Zakithi Nene

Personal information
- Nationality: South African
- Born: 2 April 1998 (age 28) Ladysmith, South Africa

Sport
- Sport: Track and Field
- Event: 400 m

Achievements and titles
- Personal bests: 100 m: 10.68 (Durban 2021); 200 m: 20.72 A (Pretoria 2021); 300 m: 32.55 (Durban 2020); 400 m: 43.76 A (Nairobi 2025);

Medal record
Men's athletics
Representing South Africa
World Championships
| Bronze medal – third place | 2025 Tokyo | 4 × 400 m relay |
Commonwealth Games
| Bronze medal – third place | 2026 Glasgow | 400 m |
World Relays
| Gold medal – first place | 2025 Guangzhou | 4 × 400 m relay |
| Silver medal – second place | 2024 Nassau | 4 × 400 m relay |
| Silver medal – second place | 2026 Gaborone | 4×400 m relay |
Summer Universiade
| Silver medal – second place | 2019 Naples | 4 × 400 m relay |
African Championships
| Silver medal – second place | 2018 Asaba | 4 × 400 m relay |

= Zakithi Nene =

South African sprinter

Zakithi Nene (born 2 April 1998) is a South African sprinter, who specializes in the 400 metres.

==Biography==
Nene won the South African 400 metres national title in 2021 and qualified for the 2020 Summer Olympics through his world ranking.
He competed in the 400 metres where he ran a time of 45.74 seconds.

He ran as part of the South African 4 × 400 m relay team which qualified for the 2024 Paris Olympics at the 2024 World Relays Championships in Nassau, Bahamas. He finished third in the 400 metres at the 2024 BAUHAUS-galan in Stockholm on 2 June 2024.

He competed at the 2024 Summer Olympics over 400 metres in August 2024, reaching the semi-finals. He also competed in the men's 4 × 400 m relay at the Games.

He was selected for the South African relay pool at the 2025 World Athletics Relays in China, where he was a gold medalist in the Men's 4 × 400 metres relay, running the anchor leg and splitting 43.64 in the final as the South African team set a new national record of 2:57.50 in May 2025. Later that month, he ran 44.46 seconds to finish runner-up to Jacory Patterson in the 400 metres at the 2025 Meeting International Mohammed VI d'Athlétisme de Rabat, part of the 2025 Diamond League. He ran a new personal best of 43.76 seconds to win the Kip Keino Classic in Nairobi on 31 May 2025. He was runner-up in the 400 metres at the Diamond League event at the 2025 Golden Gala in Rome on 6 June 2025. He finished third in the 400 m in 44.29 seconds at the 2025 London Athletics Meet.

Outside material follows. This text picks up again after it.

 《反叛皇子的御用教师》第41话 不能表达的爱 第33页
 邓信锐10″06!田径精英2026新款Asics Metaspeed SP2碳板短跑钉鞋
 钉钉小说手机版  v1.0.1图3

Competing at the 2025 World Athletics Championships in Tokyo, Japan, he ran 44.34 seconds in his heat and 44.20 seconds in his semi-final to qualify for the 400 m final, where he placed fifth overall. He was also a bronze medalist in the men's 4 x 400 metres relay.

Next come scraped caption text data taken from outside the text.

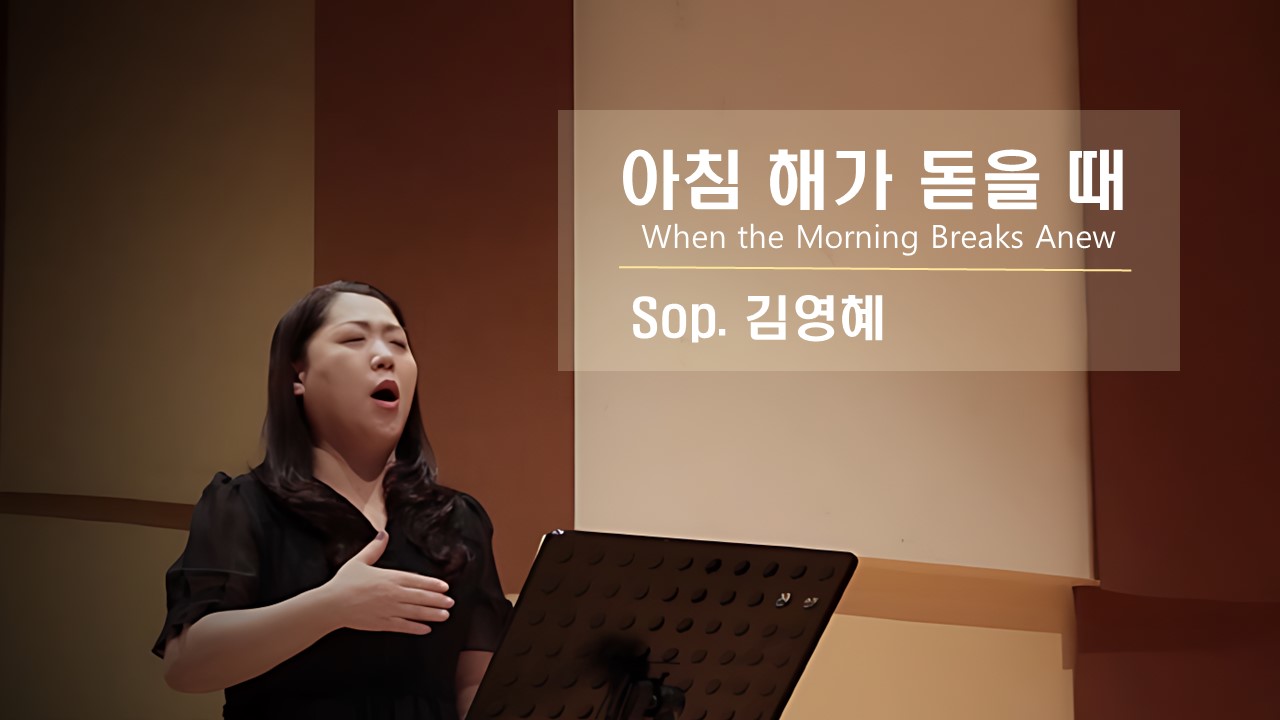  [찬송 Solo] 아침 해가 돋을 때 | When the Morning Breaks An...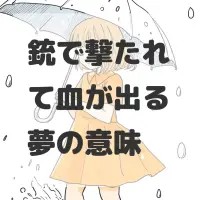銃で撃たれて血が出る夢のサムネイル画像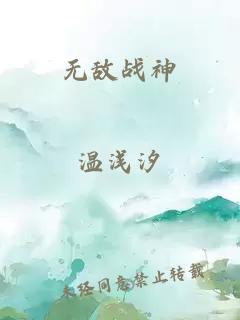 无敌战神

In April 2026, Nene won ahead of Zambian Olympic bronze medallist Muzala Samukonga over 400 m, winning in 44.50 seconds, at the Kip Keino Classic. Competing on the opening day at the 2026 World Athletics Relays on 2 May, he was part of the South African men's 4 x 400 metres team which won their heat in 2:58.04. The following day, he ran as the team won the silver medal and set a new South African national record 2:55.07 to move to fifth on the all-time list. Later that month, he had a third-place finish over 400 m at the 2026 Xiamen Diamond League and fourth in the 400 metres metres at the 2026 Meeting International Mohammed VI d'Athlétisme de Rabat. On 7 June, Nene had his first win in the 2026 Diamond League at the 2026 Bauhausgalan in Stockholm, running 44.48 seconds, . and on 28 June, finished runner-up with 43.89 as Collen Kebinatshipi broke the Diamond League record in the 400 metres at the 2026 Meeting de Paris. On 1 August, he won the bronze medal in the 400 metres final at the 2026 Commonwealth Games in Glasgow, Scotland. At the 2026 Diamond League Final in Brussels in September, he placed sixth over 400 metres. Later that month, he competed over 400 m at the inaugural World Ultimate Championship in Budapest.

==Personal life==
He studied economics at the University of KwaZulu-Natal in his native South Africa.